# DATA UNDER STUDY
^^^^

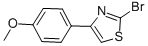 2--4-(4-)Y(ji)(gu)ʽ_99073-84-4Y(ji)(gu)ʽ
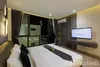 listing thumbnail image 33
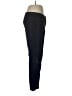 J Brand Blue Dress Pants Size 28 waist - photo 4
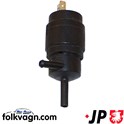 Washer Fluid Pump, VW (JP)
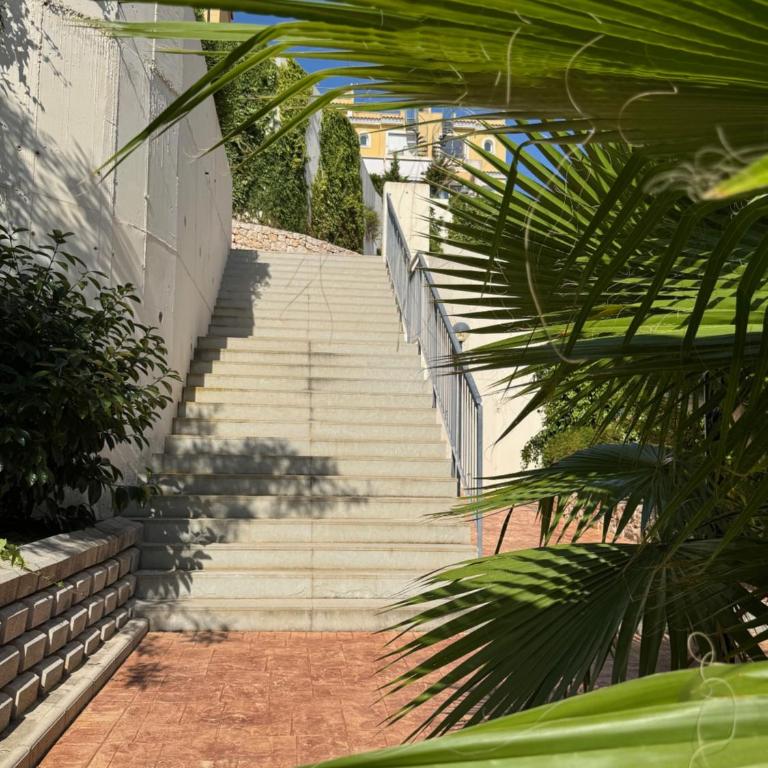 AvocadoHome - Villa - 26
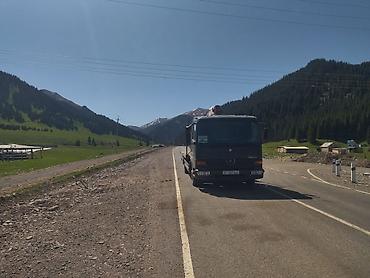 Услуги автокрана: Эвакуатор манипулятор, эвакуатор манипулятор,эвакуатор манипулятор — 18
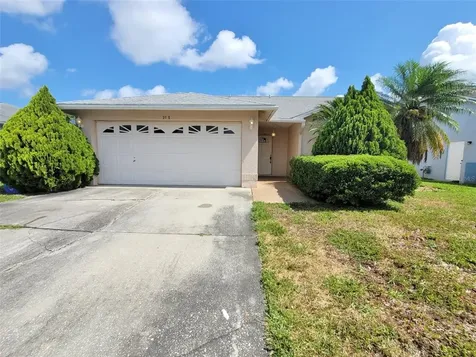 3885 102nd Place N Clearwater FL 33762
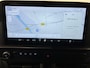Ford Transit Custom 300 2.0 TDCI L2H1 Trend NM Dubbele Cabine Ford Transit Custom 300 2.0 TDCI L2H1 Trend NM Airco Navi Cruise PDC Camera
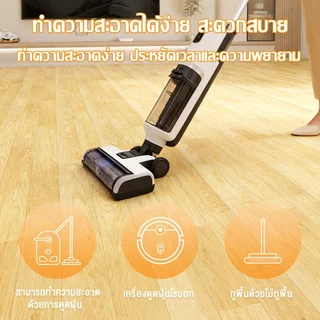 เสื่อน้ำมัน เสื่อน้ํามันปูพื้น pvc กว้าง2เมตร หนา1มิล กันน้ำกันลื่น ทนไฟ ทนต่อคราบ【ใช้ได้100ปี】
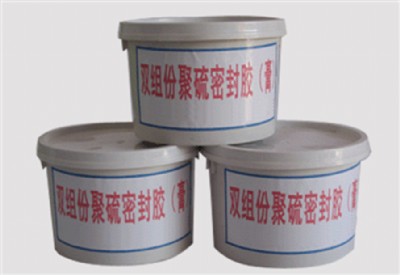 �Ĵ�dysj�p�M�ݾ����ܷ�� �S�ҹ���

^^^^

# WRITTEN TASK
Write out the text of every row above, character for character, in the same order, leaving out the pictures.

# SOLUTION TO THIS EXERCISE
 2--4-(4-)Y(ji)(gu)ʽ_99073-84-4Y(ji)(gu)ʽ
 listing thumbnail image 33
 J Brand Blue Dress Pants Size 28 waist - photo 4
 Washer Fluid Pump, VW (JP)
 AvocadoHome - Villa - 26
 Услуги автокрана: Эвакуатор манипулятор, эвакуатор манипулятор,эвакуатор манипулятор — 18
 3885 102nd Place N Clearwater FL 33762
Ford Transit Custom 300 2.0 TDCI L2H1 Trend NM Dubbele Cabine Ford Transit Custom 300 2.0 TDCI L2H1 Trend NM Airco Navi Cruise PDC Camera
 เสื่อน้ำมัน เสื่อน้ํามันปูพื้น pvc กว้าง2เมตร หนา1มิล กันน้ำกันลื่น ทนไฟ ทนต่อคราบ【ใช้ได้100ปี】
 �Ĵ�dysj�p�M�ݾ����ܷ�� �S�ҹ���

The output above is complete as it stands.